About this calculator
Matched betting extracts risk-free profit from bookmaker free bet promotions by combining a back bet (at the bookmaker) with an opposing lay bet (at an exchange). Because the two bets cover all outcomes, one always cancels the other — but when the stake is free, the winning back bet delivers pure profit while the losing lay costs only the liability. The formula for free-bet profit is: profit = (freeBetAmount × (backOdds − 1)) − ((freeBetAmount × (backOdds − 1)) / (layOdds − 1)) × (commission / 100). The term freeBetAmount × (backOdds − 1) is the back-bet profit if your selection wins (free bets return winnings only, not the stake). Dividing by (layOdds − 1) gives the lay stake needed to equalise returns, and multiplying by commission/100 deducts the exchange fee on the lay side. This produces a locked-in profit regardless of the match result.
How to use
You have a $30 free bet. You find back odds of 4.0 at the bookmaker and lay odds of 4.1 at the exchange, which charges 5% commission. Step 1 — back profit if win: $30 × (4.0 − 1) = $90. Step 2 — required lay stake: $90 / (4.1 − 1) = $90 / 3.1 = $29.03. Step 3 — commission deducted on lay win: $29.03 × (5/100) = $1.45. Step 4 — net matched betting profit: $90 − $29.03 − $1.45 ≈ $59.52. This profit is guaranteed — if your selection wins at the bookmaker you receive $90 and pay out $29.03 on the exchange; if it loses, the exchange lay wins $29.03 minus the $1.45 commission, netting the same result.

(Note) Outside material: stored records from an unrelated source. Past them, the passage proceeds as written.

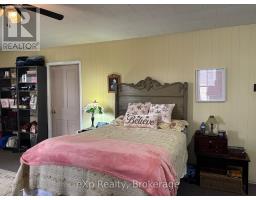 16 PETER STREET S - 33
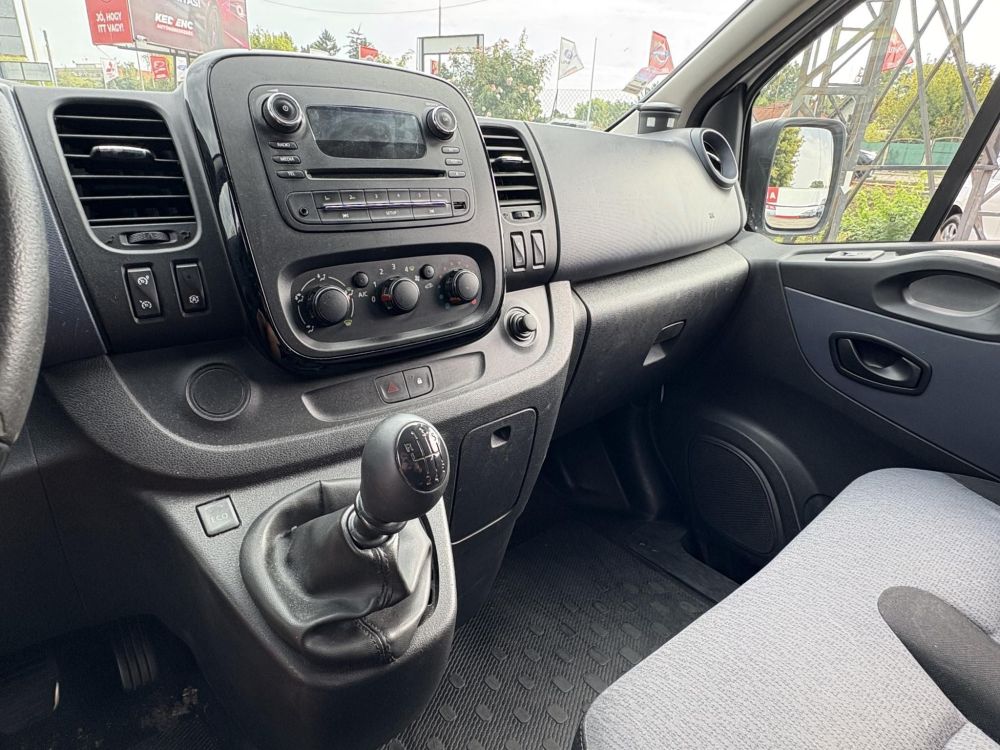 OPEL VIVARO 1.6 CDTI L1H1 2.7t Start-Stop Euro 6 (9 személyes) M.o.-i. 1.tul. Tempomat Klíma Tolatóradar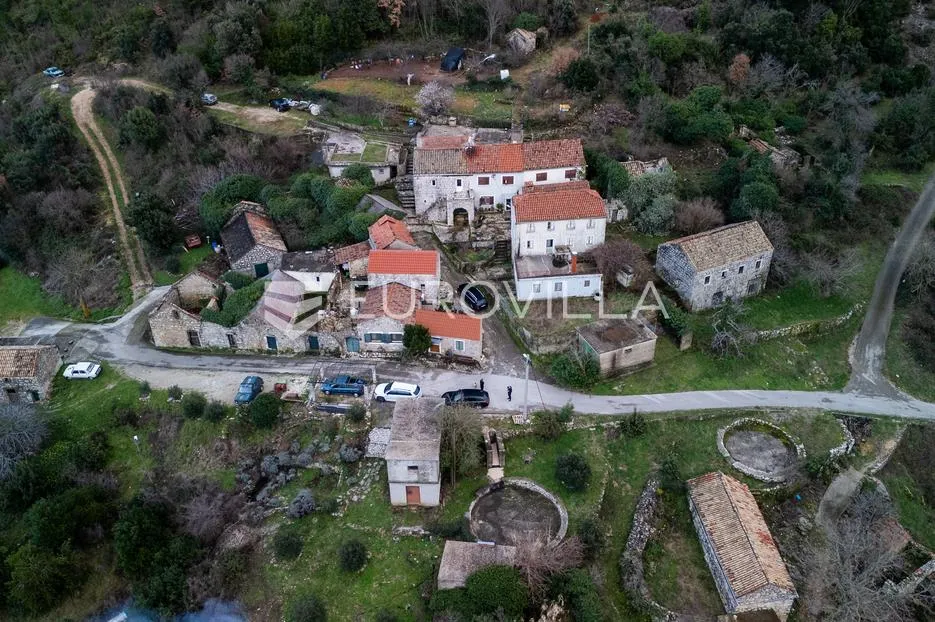 pelješac, putnikovići, obiteljska kuća za obnovu - slika 12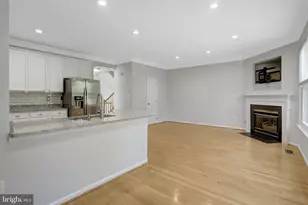 5142 Ballycastle Cir, Alexandria, VA 22315 - Photo 13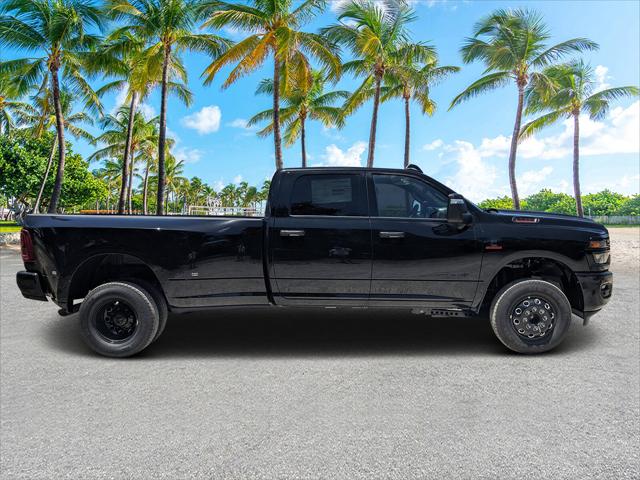 2025 RAM Ram 3500 RAM 3500 BIG HORN CREW CAB 4X4 8 BOX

Frequently asked questions
How do I find matching back and lay odds close enough to maximise profit?
The closer the back and lay odds are to each other, the higher your matched betting profit, because a smaller lay stake is needed to cover the back side. Use odds-matching software or comparison tools to scan multiple bookmakers and exchanges simultaneously for tight spreads. Liquid markets such as top-flight football, horse racing, and major tennis attract the tightest lay prices. Avoid illiquid markets where the spread between back and lay odds is wide, as this erodes your guaranteed profit significantly.

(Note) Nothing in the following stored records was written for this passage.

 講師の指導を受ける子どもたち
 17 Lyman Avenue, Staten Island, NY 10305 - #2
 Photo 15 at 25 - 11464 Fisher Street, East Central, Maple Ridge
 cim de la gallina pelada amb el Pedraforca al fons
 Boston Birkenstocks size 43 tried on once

What is the difference between a stake-returned and stake-not-returned free bet?
A stake-returned (SNR) free bet credits both winnings and the original stake if it wins, behaving like real money. A stake-not-returned (SNRB or SNR) free bet only pays out the winnings if it wins — the stake itself is not returned, which is why the formula uses freeBetAmount × (backOdds − 1) rather than freeBetAmount × backOdds. Most promotional free bets from bookmakers are stake-not-returned, which yields slightly lower matched-betting profit than a stake-returned equivalent.
Is matched betting legal and can bookmakers close my account for doing it?

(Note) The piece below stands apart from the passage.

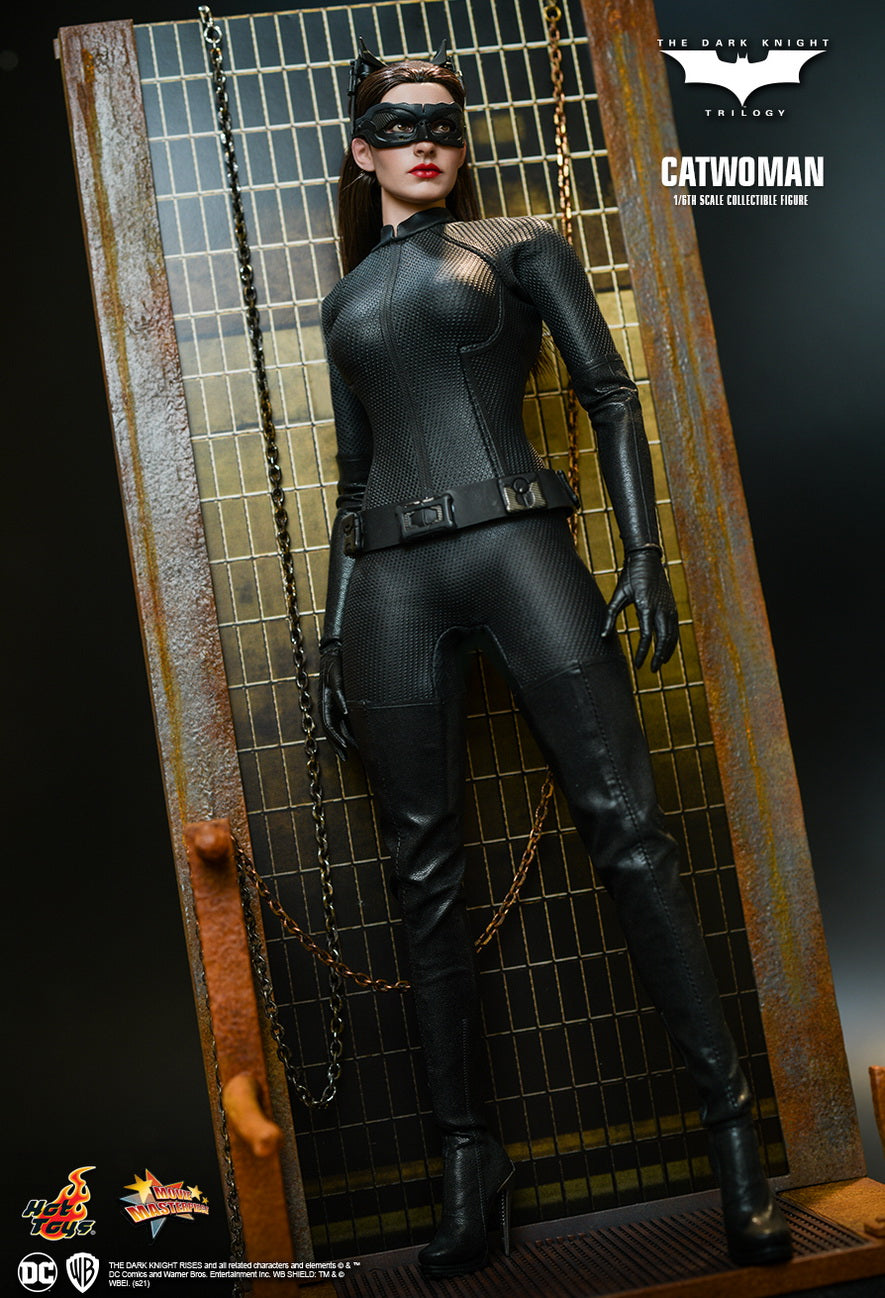 Hot Toys The Dark Knight Trilogy Catwoman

Matched betting is legal in jurisdictions where sports betting is permitted, as it exploits promotional terms rather than any loophole in the law. However, bookmakers are private businesses and can restrict or close accounts they identify as bonus hunters. Common signs that trigger account restrictions include consistently betting only when promotions are active, always backing at maximum odds, and rapidly withdrawing funds. To reduce detection risk, experienced matched bettors vary their bet sizes, occasionally place recreational bets without promotions, and prioritise promotions from a wide range of bookmakers.